В последнее время она стала внимательнее к своей одежде, ходила принаряженная. Боялась попасться в каком-нибудь старьё на глаза Сунагату. Ей не приходило в голову, что Сунагат будет любить её, как бы она ни одевалась. А может быть, и приходило, кто знает… Но так или иначе, Фатима теперь, оставшись в доме одна, не упускала возможности оглядеть себя в засиженном мухами зеркале, что висело на простенке, между окнами.

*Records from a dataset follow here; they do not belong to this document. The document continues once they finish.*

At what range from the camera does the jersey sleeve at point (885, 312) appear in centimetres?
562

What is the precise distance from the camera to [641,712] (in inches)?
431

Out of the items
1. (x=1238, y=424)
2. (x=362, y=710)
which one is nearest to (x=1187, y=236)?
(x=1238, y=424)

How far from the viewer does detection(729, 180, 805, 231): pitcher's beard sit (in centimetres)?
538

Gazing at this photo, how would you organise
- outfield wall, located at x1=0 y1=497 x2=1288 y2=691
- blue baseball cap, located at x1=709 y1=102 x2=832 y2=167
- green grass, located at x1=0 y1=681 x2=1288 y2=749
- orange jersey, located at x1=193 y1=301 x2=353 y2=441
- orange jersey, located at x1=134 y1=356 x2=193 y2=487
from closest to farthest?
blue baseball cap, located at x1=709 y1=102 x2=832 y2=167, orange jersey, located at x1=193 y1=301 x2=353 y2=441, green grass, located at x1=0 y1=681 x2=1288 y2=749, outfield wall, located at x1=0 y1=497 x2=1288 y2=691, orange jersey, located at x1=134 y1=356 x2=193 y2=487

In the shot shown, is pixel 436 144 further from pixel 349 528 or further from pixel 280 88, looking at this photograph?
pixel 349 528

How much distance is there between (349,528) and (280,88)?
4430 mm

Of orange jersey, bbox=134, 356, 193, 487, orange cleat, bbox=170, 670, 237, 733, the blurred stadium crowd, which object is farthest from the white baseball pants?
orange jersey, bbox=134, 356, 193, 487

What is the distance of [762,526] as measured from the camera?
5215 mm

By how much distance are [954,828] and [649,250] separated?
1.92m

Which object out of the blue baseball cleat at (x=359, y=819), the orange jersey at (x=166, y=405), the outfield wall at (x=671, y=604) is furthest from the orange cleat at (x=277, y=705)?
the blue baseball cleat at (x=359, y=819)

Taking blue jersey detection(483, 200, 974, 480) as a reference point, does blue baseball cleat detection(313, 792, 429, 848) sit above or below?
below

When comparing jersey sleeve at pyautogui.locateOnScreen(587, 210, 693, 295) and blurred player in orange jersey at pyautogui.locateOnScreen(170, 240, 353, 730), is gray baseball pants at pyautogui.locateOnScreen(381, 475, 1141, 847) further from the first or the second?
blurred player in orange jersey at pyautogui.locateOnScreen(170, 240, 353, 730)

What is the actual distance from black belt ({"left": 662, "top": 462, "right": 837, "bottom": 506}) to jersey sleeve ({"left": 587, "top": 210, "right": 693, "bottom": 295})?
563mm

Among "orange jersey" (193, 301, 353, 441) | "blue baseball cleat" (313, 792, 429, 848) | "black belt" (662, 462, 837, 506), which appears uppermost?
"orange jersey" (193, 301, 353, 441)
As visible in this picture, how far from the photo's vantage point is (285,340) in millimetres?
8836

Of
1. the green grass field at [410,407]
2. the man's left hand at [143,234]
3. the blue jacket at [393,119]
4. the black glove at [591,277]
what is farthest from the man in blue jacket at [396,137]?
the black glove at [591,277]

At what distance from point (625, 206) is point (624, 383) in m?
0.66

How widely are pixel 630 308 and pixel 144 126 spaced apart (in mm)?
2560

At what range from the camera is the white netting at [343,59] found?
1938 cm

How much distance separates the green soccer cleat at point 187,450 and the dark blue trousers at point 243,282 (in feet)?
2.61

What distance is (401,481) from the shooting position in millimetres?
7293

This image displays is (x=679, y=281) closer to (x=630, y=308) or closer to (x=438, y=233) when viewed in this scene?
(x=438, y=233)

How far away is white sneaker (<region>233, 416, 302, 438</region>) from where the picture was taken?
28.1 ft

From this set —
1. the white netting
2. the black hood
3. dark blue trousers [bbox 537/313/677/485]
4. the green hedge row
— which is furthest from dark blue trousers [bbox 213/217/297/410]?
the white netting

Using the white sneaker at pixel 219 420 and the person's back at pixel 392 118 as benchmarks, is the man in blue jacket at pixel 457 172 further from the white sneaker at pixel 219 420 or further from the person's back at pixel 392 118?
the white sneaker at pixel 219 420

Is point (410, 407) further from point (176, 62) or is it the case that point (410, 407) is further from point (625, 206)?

Факиха не могла не заметить перемен в поведении дочери. Мать даёт ей поручение, а Фатима не слышит, думает о чём-то своём. Мать окликает её погромче — Фатима вздрагивает. Рассеянной стала: не закончив одно дело, начинает другое, а то и вовсе о порученном забудет; с посудой обращается неаккуратно.
Иногда Фатима надолго задумывается, уставившись в одну точку. Рядом ходят люди, о чём-то говорят, но для Фатимы они — лишь силуэты, лишь бесплотные тени, девушка не слышит их слов.
Задумчивость порой сменяется чрезмерным возбуждением. Фатима чувствует необыкновенный душевный подъём, громко поёт в летней кухне или, отправившись с коромыслом и вёдрами за водой, напевает про себя.
И в это утро, когда собирались идти по ягоды, она была настроена радостно, возбуждена. Мать подпортила ей настроение.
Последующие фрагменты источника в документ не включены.